Conseil d’État, 7– 2chambres réunies, 2 novembre 2022, n° 450930, Institut national de recherches archéologiques préventives

Par cet arrêt, le Conseil d’État énonce que le contrat conclu entre l’opérateur des fouilles et l’aménageur ayant pour objet l’exécution des prescriptions édictées par l’État doit être exécuté conformément auxdites prescriptions y compris lorsque celles-ci sont modifiées au cours de l’exécution du contrat. Cependant, il ne résulte pas de ce constat qu’une modification des prescriptions entraîne d’elle-même une modification du contrat sans intervention des parties au contrat de fouilles. Les parties peuvent décider conjointement de modifier certaines clauses en conséquence de l’évolution des prescriptions.

Conseil d’État, section, 9 décembre 2022, n° 454521

Par cette décision, le Conseil d’État opère un revirement de jurisprudence. En cas de demande de pièce complémentaire illégale au cours de l’instruction des autorisations d’urbanisme, ladite autorisation d’urbanisme sera autorisée tacitement sans que la demande de complément puisse y faire obstacle. La demande d’une pièce complémentaire non requise n’a pas pour effet d’interrompre ou de modifier le délai à partir duquel une décision favorable peut naître implicitement. Avant cette décision, la demande de pièce complémentaire, même ne figurant pas au Code de l’urbanisme, était interruptive du délai d’instruction de l’autorisation concernée.

En savoir plus
Avallone, S. (2023, 5 janvier). Effets d’une demande illégale de pièces complémentaires sur une autorisation d’urbanisme. Dalloz Actualité.
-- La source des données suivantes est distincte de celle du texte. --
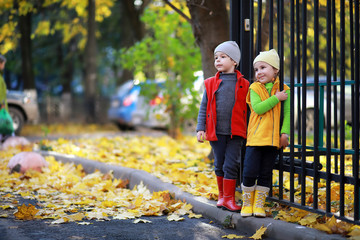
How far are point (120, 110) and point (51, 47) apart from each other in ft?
43.0

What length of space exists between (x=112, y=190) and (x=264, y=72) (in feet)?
9.08

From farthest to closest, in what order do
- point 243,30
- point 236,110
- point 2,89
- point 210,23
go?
point 2,89 → point 210,23 → point 243,30 → point 236,110

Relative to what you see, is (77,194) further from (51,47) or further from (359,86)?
(51,47)

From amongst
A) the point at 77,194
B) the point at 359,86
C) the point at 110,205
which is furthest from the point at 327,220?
the point at 77,194

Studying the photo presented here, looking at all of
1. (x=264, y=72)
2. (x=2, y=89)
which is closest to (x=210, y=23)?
(x=264, y=72)

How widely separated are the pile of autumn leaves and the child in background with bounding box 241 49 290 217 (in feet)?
0.93

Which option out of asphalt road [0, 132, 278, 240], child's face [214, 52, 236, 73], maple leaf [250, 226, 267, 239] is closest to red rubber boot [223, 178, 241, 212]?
asphalt road [0, 132, 278, 240]

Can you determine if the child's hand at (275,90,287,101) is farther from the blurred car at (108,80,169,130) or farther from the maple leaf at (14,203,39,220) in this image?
the blurred car at (108,80,169,130)

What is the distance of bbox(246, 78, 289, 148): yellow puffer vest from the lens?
14.0 ft

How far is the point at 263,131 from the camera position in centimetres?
430

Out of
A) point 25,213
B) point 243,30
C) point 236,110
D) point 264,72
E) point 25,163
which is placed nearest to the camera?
point 264,72

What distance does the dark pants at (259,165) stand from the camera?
14.4 feet

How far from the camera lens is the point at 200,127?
4.70 meters

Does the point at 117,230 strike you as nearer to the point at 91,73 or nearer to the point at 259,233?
the point at 259,233
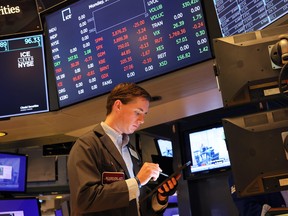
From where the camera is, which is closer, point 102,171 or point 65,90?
point 102,171

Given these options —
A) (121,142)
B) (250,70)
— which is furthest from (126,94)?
(250,70)

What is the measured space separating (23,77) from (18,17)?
0.64m

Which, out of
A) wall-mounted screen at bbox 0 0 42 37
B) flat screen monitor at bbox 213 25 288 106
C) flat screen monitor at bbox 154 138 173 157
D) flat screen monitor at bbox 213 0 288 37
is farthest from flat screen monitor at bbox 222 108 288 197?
flat screen monitor at bbox 154 138 173 157

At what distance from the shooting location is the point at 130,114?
1.94 m

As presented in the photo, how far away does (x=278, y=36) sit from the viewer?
149 centimetres

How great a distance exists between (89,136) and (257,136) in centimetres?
81

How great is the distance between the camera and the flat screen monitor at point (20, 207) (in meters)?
2.55

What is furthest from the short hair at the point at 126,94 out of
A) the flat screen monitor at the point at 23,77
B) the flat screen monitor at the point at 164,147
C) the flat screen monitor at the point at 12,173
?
the flat screen monitor at the point at 164,147

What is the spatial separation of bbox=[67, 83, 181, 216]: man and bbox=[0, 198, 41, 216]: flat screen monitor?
3.28 ft

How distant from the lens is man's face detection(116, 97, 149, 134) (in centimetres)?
194

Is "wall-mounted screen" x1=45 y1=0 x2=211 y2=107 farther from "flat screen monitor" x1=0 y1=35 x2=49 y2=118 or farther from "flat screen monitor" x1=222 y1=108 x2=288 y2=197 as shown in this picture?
"flat screen monitor" x1=222 y1=108 x2=288 y2=197

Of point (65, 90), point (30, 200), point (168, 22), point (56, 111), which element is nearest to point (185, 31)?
point (168, 22)

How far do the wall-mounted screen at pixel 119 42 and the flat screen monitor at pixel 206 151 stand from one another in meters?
1.20

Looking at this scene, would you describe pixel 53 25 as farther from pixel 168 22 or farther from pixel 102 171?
pixel 102 171
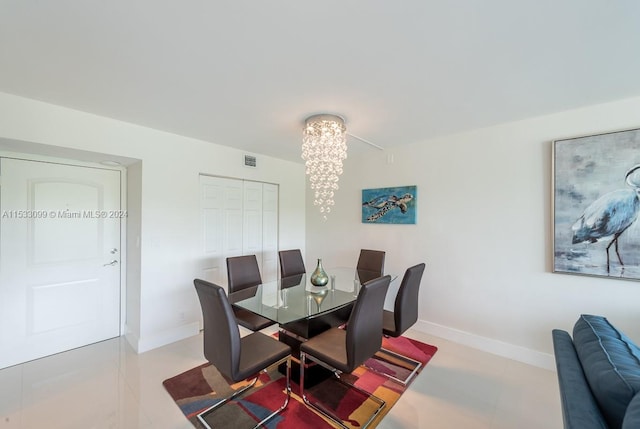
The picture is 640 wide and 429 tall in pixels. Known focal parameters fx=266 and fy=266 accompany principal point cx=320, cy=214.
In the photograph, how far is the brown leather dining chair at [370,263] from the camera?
129 inches

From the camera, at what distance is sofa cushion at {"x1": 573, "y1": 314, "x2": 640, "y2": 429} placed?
36.9 inches

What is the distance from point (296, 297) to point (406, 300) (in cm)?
96

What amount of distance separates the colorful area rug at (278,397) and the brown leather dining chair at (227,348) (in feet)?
0.23

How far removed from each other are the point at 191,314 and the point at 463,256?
3.23 metres

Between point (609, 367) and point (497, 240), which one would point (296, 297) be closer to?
point (609, 367)

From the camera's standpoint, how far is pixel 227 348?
5.35 ft

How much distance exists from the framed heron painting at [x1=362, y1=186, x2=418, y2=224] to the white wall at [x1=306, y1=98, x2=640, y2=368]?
10 cm

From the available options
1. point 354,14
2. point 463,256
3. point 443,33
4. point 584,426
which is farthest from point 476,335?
point 354,14

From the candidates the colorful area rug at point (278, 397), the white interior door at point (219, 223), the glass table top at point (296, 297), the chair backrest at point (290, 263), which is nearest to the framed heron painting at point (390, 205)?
the glass table top at point (296, 297)

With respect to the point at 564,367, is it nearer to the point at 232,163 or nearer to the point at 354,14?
the point at 354,14

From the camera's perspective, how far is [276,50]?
5.07 ft

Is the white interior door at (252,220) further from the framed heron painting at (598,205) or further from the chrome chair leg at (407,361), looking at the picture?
the framed heron painting at (598,205)

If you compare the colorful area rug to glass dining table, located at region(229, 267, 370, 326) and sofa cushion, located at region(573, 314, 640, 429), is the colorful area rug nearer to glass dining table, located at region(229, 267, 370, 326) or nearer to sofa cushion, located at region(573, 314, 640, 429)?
glass dining table, located at region(229, 267, 370, 326)

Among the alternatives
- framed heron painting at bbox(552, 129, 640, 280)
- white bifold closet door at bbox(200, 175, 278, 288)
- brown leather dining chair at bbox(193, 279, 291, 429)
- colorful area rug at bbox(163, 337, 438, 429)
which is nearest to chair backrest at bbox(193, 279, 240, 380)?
brown leather dining chair at bbox(193, 279, 291, 429)
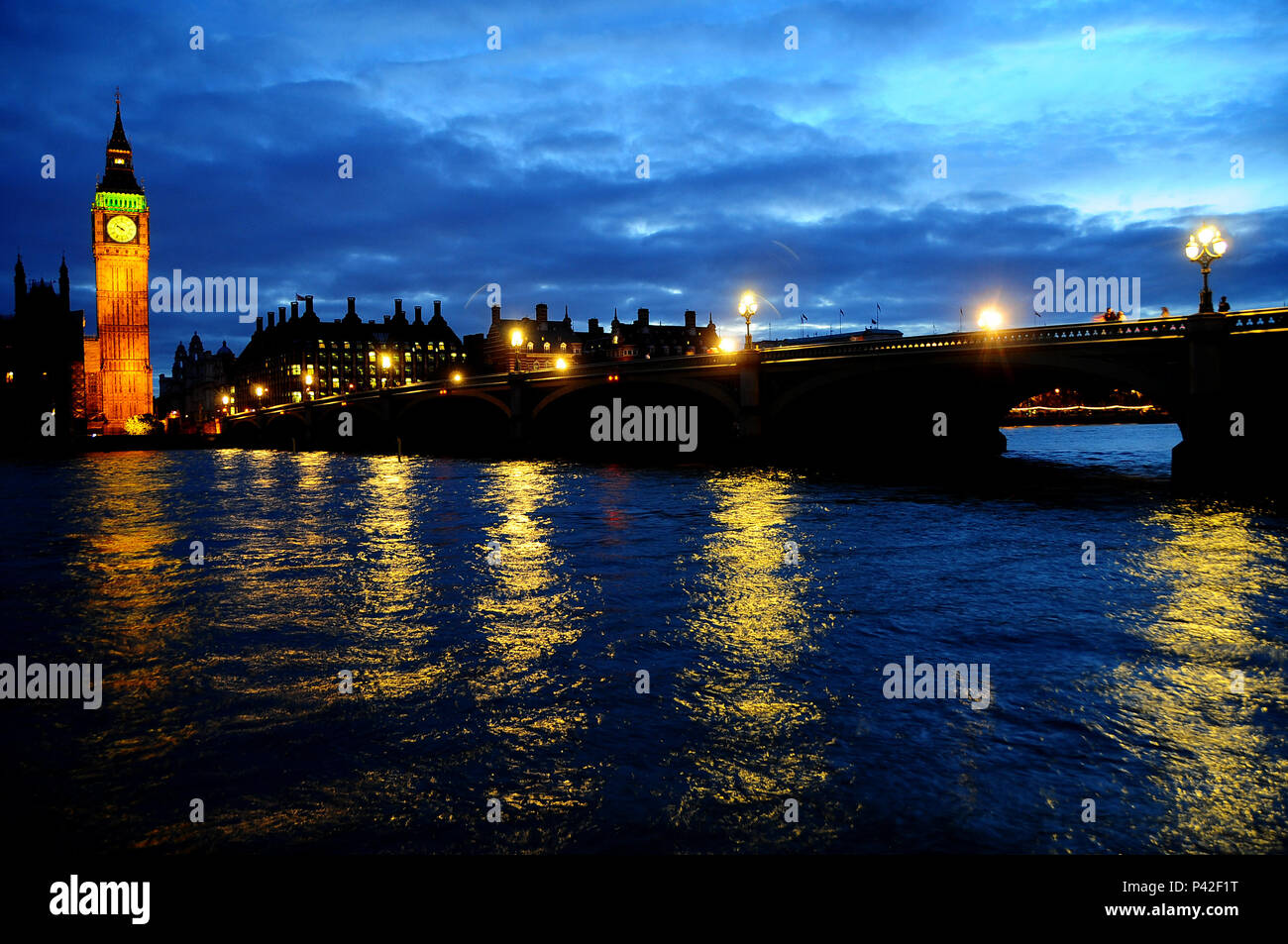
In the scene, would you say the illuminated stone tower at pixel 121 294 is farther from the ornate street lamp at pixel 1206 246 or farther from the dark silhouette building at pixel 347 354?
the ornate street lamp at pixel 1206 246

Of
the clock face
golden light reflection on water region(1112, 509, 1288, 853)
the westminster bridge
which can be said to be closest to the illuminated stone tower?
the clock face

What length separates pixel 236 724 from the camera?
8.03 metres

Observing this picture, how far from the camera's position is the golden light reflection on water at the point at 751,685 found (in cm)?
665

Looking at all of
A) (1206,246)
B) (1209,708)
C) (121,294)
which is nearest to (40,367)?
(121,294)

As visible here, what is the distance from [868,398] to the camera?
59188 mm

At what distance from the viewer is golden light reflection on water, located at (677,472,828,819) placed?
665 cm

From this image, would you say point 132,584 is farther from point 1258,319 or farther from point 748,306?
point 748,306

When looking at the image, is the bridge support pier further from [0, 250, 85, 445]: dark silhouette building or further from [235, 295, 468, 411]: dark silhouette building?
[235, 295, 468, 411]: dark silhouette building

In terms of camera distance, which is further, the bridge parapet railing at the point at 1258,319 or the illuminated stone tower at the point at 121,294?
the illuminated stone tower at the point at 121,294

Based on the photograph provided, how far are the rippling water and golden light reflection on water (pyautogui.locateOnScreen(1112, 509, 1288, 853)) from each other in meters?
0.04

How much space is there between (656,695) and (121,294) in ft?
648

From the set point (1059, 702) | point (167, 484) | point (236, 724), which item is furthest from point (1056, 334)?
point (167, 484)

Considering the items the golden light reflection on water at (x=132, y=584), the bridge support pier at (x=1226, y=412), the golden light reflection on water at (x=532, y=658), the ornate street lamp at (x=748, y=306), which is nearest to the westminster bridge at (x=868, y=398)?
the bridge support pier at (x=1226, y=412)
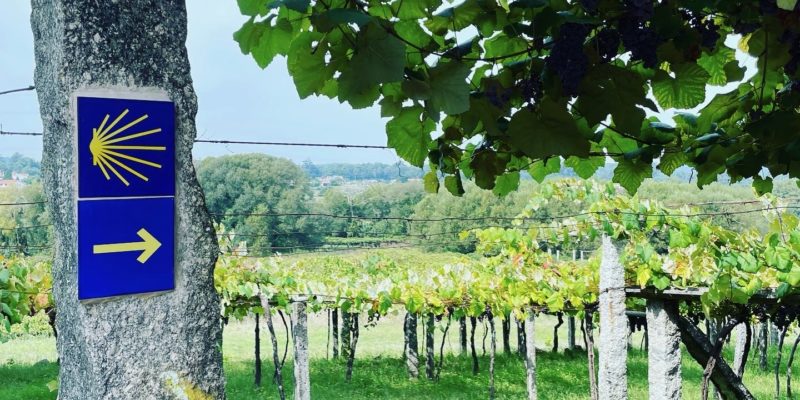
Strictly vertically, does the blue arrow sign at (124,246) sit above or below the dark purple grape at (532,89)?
below

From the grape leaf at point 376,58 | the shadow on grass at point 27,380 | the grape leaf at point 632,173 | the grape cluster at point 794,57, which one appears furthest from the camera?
the shadow on grass at point 27,380

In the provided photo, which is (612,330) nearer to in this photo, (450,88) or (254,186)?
(450,88)

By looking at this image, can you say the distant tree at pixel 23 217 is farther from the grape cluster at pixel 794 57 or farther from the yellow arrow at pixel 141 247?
the grape cluster at pixel 794 57

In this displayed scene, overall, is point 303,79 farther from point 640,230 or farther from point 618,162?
point 640,230

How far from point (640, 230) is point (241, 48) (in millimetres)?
4043

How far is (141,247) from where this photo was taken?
1.62 metres

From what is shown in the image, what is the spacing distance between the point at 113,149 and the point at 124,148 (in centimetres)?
2

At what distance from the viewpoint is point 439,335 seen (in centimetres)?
1802

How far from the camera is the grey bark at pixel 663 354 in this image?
4816 mm

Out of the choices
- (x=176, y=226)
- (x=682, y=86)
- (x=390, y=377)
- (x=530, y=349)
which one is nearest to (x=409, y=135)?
(x=682, y=86)

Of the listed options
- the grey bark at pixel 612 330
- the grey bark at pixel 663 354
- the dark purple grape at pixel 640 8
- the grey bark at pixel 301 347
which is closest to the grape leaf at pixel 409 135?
the dark purple grape at pixel 640 8

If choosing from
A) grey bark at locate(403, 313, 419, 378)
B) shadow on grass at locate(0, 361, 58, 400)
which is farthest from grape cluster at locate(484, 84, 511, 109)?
shadow on grass at locate(0, 361, 58, 400)

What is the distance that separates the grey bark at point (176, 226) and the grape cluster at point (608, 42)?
1102mm

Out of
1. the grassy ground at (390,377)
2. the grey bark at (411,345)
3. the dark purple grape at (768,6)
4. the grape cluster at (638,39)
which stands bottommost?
the grassy ground at (390,377)
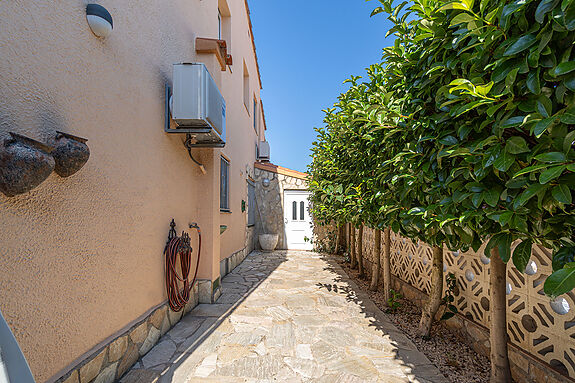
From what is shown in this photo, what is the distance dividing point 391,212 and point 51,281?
225cm

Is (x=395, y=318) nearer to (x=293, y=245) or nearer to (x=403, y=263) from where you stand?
(x=403, y=263)

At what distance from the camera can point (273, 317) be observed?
317cm

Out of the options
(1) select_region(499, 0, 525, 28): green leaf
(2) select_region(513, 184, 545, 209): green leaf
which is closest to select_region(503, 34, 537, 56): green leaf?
(1) select_region(499, 0, 525, 28): green leaf

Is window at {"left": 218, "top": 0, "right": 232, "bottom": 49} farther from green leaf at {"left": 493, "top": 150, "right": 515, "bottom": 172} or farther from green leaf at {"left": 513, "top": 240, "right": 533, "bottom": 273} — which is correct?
green leaf at {"left": 513, "top": 240, "right": 533, "bottom": 273}

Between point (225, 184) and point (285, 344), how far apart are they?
3428 mm

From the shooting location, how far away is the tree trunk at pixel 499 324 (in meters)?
1.82

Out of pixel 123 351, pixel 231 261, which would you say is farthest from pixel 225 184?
pixel 123 351

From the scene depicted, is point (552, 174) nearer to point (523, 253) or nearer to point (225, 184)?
point (523, 253)

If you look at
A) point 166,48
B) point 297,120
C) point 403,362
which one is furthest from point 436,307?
point 297,120

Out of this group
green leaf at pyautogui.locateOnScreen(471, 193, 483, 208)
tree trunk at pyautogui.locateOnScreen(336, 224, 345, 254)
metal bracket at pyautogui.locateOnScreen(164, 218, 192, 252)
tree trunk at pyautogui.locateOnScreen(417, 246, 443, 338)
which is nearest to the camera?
green leaf at pyautogui.locateOnScreen(471, 193, 483, 208)

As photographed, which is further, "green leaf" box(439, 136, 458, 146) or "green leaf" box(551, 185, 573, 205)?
"green leaf" box(439, 136, 458, 146)

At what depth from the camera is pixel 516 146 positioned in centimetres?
101

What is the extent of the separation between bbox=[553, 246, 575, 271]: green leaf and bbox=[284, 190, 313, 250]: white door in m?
7.76

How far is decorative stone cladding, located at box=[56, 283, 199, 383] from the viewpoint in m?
1.58
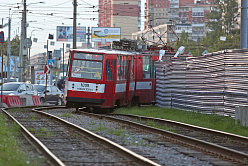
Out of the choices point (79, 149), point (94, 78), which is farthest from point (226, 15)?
point (79, 149)

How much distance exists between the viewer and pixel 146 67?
28.9 metres

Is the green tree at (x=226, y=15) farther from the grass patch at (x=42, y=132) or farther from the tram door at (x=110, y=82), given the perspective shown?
the grass patch at (x=42, y=132)

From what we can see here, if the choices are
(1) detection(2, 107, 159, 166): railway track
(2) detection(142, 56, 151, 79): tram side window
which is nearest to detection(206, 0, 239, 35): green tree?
(2) detection(142, 56, 151, 79): tram side window

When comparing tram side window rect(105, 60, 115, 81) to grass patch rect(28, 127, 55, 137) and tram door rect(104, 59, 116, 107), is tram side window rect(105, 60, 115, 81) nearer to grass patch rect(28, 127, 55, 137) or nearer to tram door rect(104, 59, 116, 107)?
tram door rect(104, 59, 116, 107)

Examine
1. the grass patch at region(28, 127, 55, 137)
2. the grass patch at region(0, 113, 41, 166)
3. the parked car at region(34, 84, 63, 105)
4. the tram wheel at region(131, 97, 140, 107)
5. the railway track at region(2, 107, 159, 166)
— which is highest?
the grass patch at region(0, 113, 41, 166)

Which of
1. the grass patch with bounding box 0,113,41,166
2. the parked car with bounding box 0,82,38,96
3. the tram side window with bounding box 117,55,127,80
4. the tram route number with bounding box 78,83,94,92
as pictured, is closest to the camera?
the grass patch with bounding box 0,113,41,166

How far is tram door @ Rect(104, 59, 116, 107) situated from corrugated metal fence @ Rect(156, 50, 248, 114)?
307cm

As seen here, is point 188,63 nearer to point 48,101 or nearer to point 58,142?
point 58,142

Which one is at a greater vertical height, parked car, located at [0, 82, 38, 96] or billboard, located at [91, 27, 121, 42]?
billboard, located at [91, 27, 121, 42]

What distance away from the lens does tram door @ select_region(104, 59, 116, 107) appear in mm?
23439

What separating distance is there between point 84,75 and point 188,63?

Cour de cassation, 3chambre civile, 14 décembre 2022, n° 21-21.305

Par cet arrêt, la Cour de cassation opère un revirement de jurisprudence au regard d’un arrêt rendu le 16 janvier 2020 (pourvoi n° 18-25.915). Lors de ce précédent arrêt, la Haute juridiction avait jugé que le recours d’un constructeur contre un autre constructeur se prescrivait par cinq ans à compter du jour où le premier avait connu les faits lui permettant de l’exercer. L’assignation en référé-expertise délivrée par le maître de l’ouvrage à l’entrepreneur principal constituait ainsi logiquement le point de départ du délai de prescription.

Cette solution de la Cour a créé un problème dans la mesure où les constructeurs, afin de faire interrompre le délai de prescription, ont été contraints d’introduire une action au fond dirigée contre les autres constructeurs et leurs assureurs avant même d’avoir été assignés au fond par le maître de l’ouvrage.

Par cet arrêt du 14 décembre 2022, la Cour de cassation est revenue sur cette solution et a donc jugé que le point de départ du délai de prescription quinquennale s’appliquant dans le cadre des recours entre constructeurs est désormais l’assignation au fond délivrée à l’initiative du maître de l’ouvrage.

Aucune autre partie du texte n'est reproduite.